**WORK REQUIRED**
In the soup blog post, what size was the Crock Pot used for the sausage-vegetable soup?

**SOURCE EXTRACT**
::::::::

We have had a few days of winter here in Maine--finally!  It's good soup weather and Bill said he felt like some sausage-vegetable soup, so yesterday I made some in my 7-quart Crock Pot.  I chopped up onions, bell pepper, broccoli, cauliflower, potatoes, and carrots and put them all into the crock.  I cut up about a pound of hot Italian sausage and put that in.  I raided the freezer for a bag of green beans and one of celery that I'd frozen over the summer--they were from our CSA share.  I added some water and turned it to high. After 5 hours I added some chard (also from the farm share and frozen over the summer), some fresh basil that had come from the soup kitchen dining room, and some beet greens that had been diverted from the pig bucket at the food bank and placed in water in my fridge.  I also put in some dried oregano and garlic powder, stirred it all up, and left it for another hour and a half.  Then I turned the pot off and let it sit for half an hour before ladling soup into bowls and topping with some Parmesan cheese.  We had some whole wheat Italian bread on the side.  Today we'll be having some for lunch before Bill goes off to work.  He will probably take a container of soup with him to put in the freezer there so he can have it for supper on some future evening.  Slow cooker soup is great--it makes its own broth as it slowly cooks and like any soup, you can toss what you have into the pot and end up with a delicious bowl of soup at the end!  On Wednesday I will be doing a bean soup demo in the food pantry lobby and will be making the soup ahead of time.  I'm not sure yet what veggies will go into this soup, because I have to wait and see what comes into the food bank for me to use!  Guess I will find out!

Friday, January 25, 2013

Soup Kitchen Strata Photo Essay

Today Bill came with me and photographed me and the crew making strata and getting ready for the lunch crowd.  The result is the MCHPP gallery.

This is me with Annette, the excellent soup kitchen coordinator, holding our bunches of spinach, which made a lovely addition to the strata. She is dressed for the cooler!

::::::::

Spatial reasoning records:

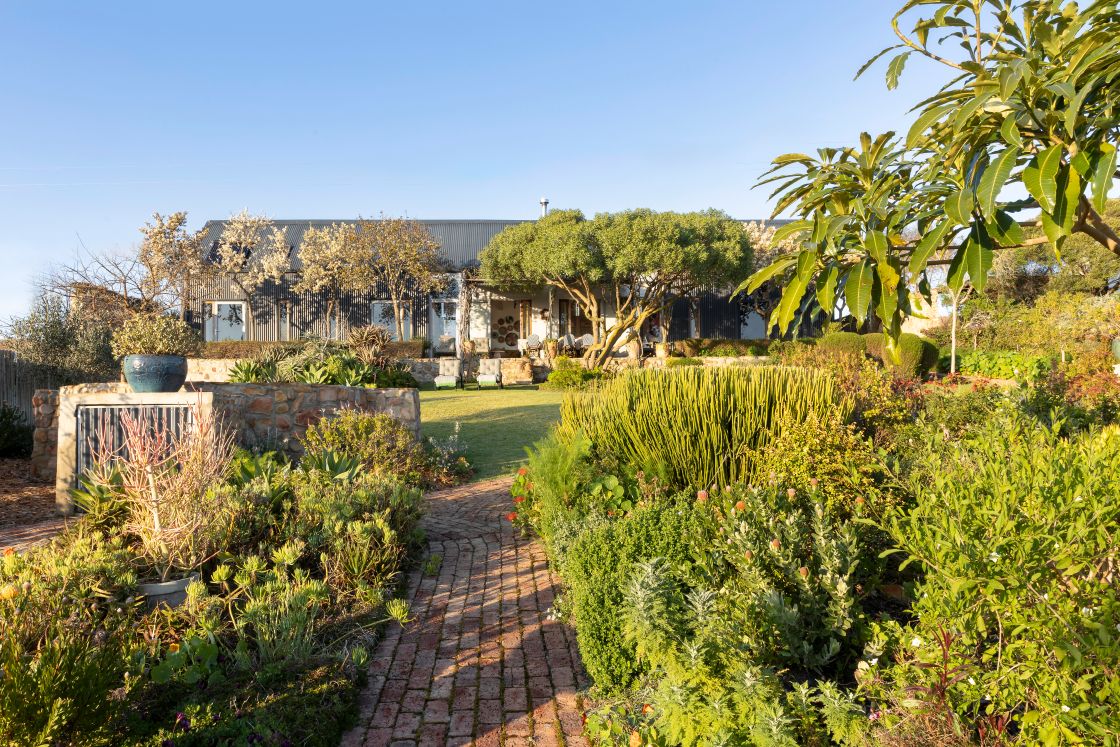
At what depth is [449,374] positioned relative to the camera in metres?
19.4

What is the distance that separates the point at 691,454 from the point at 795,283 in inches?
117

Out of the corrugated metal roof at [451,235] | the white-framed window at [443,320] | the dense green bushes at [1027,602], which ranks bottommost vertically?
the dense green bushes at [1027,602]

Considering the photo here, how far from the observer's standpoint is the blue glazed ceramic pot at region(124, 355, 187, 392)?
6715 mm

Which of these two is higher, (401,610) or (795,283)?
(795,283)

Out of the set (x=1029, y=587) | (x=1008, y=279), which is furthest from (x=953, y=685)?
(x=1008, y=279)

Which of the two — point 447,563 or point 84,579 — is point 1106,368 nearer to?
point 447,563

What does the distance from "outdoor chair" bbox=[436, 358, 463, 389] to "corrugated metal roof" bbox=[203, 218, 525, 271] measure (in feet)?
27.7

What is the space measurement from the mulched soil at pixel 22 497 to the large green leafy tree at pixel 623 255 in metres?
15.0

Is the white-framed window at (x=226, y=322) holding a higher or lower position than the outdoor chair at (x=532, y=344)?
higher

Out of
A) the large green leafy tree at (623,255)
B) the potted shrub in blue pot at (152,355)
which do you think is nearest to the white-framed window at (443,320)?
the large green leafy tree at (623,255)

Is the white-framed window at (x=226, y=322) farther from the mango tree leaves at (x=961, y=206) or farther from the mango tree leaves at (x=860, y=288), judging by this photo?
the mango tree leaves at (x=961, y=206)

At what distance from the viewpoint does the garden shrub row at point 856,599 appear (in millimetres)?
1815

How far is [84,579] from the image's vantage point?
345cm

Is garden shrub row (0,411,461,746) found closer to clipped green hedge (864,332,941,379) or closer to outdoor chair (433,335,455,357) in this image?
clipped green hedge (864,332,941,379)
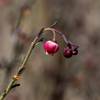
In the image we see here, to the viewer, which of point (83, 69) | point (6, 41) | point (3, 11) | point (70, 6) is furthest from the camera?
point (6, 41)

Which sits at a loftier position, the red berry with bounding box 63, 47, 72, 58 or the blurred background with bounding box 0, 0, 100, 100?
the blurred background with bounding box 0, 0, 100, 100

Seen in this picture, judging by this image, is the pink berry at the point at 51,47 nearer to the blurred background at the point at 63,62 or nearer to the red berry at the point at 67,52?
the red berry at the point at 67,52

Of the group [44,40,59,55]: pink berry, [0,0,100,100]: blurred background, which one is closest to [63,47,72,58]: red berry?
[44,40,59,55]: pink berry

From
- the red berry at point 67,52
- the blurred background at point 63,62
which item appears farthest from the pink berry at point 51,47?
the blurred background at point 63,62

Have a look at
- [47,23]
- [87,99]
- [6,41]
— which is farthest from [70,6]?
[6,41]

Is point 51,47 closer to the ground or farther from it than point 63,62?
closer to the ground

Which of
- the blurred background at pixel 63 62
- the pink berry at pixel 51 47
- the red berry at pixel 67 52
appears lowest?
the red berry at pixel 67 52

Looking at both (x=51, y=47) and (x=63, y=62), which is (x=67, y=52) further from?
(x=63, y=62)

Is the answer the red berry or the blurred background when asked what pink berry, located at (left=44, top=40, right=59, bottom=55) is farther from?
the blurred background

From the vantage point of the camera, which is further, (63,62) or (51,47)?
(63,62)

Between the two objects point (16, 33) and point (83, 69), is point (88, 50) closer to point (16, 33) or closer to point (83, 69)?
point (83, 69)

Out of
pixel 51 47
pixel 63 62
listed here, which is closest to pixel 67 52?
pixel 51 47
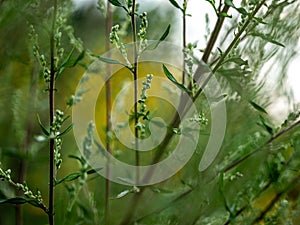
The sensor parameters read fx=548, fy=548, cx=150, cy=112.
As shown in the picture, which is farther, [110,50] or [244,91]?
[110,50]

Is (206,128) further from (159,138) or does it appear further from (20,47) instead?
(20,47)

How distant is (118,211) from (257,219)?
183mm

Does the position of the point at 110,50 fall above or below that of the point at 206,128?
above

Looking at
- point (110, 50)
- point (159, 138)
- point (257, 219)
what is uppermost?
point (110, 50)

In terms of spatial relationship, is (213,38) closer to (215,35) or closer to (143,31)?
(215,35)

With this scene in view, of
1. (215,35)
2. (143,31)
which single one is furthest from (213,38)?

::::::::

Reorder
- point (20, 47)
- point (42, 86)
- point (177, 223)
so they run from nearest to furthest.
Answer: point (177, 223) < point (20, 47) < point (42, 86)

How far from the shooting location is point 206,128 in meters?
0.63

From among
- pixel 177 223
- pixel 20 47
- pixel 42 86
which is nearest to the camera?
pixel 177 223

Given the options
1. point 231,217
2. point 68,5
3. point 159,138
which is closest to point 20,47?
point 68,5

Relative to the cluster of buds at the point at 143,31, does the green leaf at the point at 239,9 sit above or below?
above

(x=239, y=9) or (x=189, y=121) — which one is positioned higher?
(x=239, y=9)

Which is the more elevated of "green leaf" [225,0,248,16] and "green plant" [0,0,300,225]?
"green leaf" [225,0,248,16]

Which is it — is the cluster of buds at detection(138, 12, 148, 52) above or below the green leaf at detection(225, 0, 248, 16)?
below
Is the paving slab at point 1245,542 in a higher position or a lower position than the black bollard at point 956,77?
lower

::::::::

**RESPONSE TO THIS TASK**
It was a 7-quart Crock Pot.